16 May 2022 to 3 June 2022
Europe/Berlin timezone

Ecological Scaffolding: selection on nested Darwinian populations.

Not scheduled


José Carlos Ramón Hernández Beltrán (Max-Planck Institute for Evolutionary Biology )


The study of evolution has traditionally focused on the effects of selection on individuals. In recent years, attention has turned to the possibility of selection on communities. Yet much remains to be understood about the conditions necessary for selection to work on collectives.
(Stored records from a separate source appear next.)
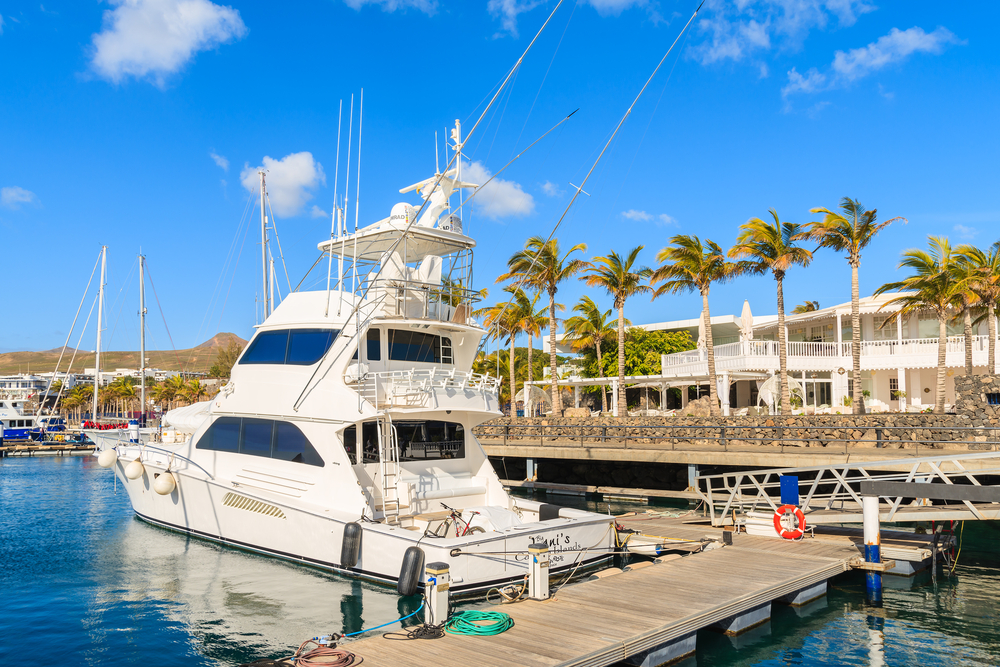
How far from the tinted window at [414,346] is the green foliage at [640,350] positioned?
119 ft

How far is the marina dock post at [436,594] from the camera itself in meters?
7.98

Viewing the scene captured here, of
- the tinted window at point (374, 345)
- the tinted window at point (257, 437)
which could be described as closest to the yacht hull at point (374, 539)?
the tinted window at point (257, 437)

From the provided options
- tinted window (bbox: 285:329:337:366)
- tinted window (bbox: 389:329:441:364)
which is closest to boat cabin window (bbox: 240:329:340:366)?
tinted window (bbox: 285:329:337:366)

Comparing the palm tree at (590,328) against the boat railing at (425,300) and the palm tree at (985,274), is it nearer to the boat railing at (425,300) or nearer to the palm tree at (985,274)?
the palm tree at (985,274)

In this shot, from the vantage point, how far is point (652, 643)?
25.2ft

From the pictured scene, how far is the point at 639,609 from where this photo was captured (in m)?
8.66

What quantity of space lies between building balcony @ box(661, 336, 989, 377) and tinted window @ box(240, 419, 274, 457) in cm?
2407

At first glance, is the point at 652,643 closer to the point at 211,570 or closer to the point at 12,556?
the point at 211,570

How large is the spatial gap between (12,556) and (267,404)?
21.9 ft

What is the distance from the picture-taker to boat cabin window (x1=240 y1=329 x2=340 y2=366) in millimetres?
13195

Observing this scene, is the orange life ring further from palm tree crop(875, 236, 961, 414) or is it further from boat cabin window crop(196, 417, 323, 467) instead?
palm tree crop(875, 236, 961, 414)

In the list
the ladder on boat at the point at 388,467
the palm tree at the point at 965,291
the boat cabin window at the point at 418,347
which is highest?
the palm tree at the point at 965,291

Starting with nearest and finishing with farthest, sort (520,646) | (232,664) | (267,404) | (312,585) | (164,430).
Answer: (520,646), (232,664), (312,585), (267,404), (164,430)

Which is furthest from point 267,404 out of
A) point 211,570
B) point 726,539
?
point 726,539
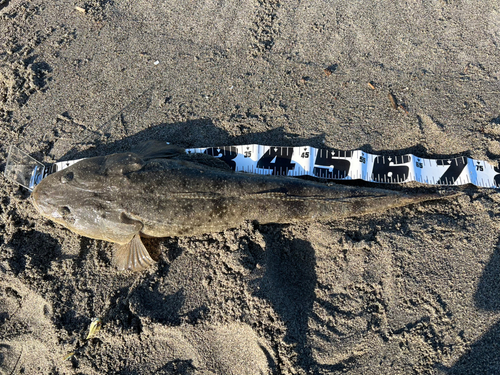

Previous theoretical works have shown that communities can evolve as units of selection provided that the communities themselves are endowed with Darwinian properties. In the laboratory, the experimenter can readily ensure discreteness of communities and thus variation among the units. Reproduction can be effected by taking multiple samples from a given community and using these to found offspring communities. What is undefined is the basis of the parent-offspring community relationship. In the absence of interactions, this is governed by stochastic sampling effects. Our interest is in the evolution of interactions that improve the parent-offspring relationship and are thus the basis of heredity. In a proof of principle experiment, our community is comprised of two populations of self-replicating plasmids nested within single replicating bacteria cells. In particular, we will use two ColE1-like plasmids that differ only in carrying a different fluorescent reporter, green or red. As the plasmids share the same origin of replication, each cell may end up with different proportions of green and red plasmids, thus producing a green-yellow-red phenotype spectrum. This phenotype is in fact a community property. We will then select for perfect yellow bacteria in an evolutionary experiment and look for genetic changes in the plasmids that generate heightened inheritance of the collective phenotype.